This is the debut novel by Sherman Alexie, who had already put out a near perfect short story collection: The Lone Ranger and Tonto Fistfight in Heaven a little earlier. I always think about Alexie as being a very talented writer, but it’s interesting to consider that because his output is varied in terms of type, the over all collective oeuvre is a little harder to assess.
This novel begins with the blues musician Robert Johnson making his way onto the Spokane Indian reservation and finding a way to more or less dump his cursed guitar. It’s picked up by Thomas, a young man in his 20s, and as he strums (and becomes both enamored and clearly cursed) he decides that he and his friends, Victor and Junior (all of these names should sound familiar to Alexie readers) start up that band. They’re terrible at first and less and less terrible as time passes, but they fall instantly and often hilariously into the trappings of rock life, as well as the same old trappings of their reservation life. In a series of mishaps, punctuated by song lyrics as they write, we see the band go through a number of adventures and misadventures.

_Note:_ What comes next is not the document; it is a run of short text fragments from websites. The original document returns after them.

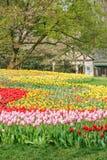 Beautiful tulips in  garden Stock Images
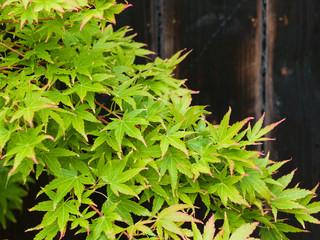 Close up of a japanese acer palmatum against black wood cladding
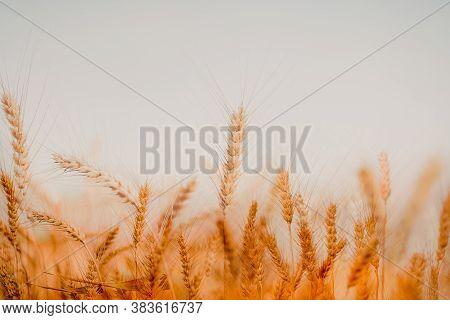Beautiful Golden Wheat Fields In Chiang Mai, Thailand.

As happens in all of Alexie’s writings, but especially the early stories, there’s a real capacity for a story or a moment within a story to say something both oddly funny and emotionally harrowing. So whether it’s the three boys seeing an older drunk man on the side of the road and two of them thinking it might be their fathers before remembering their fathers are dead or having unfounded and unspecific suspicions about Flathead Indians, or any of the numerous other moments that flower in this novel.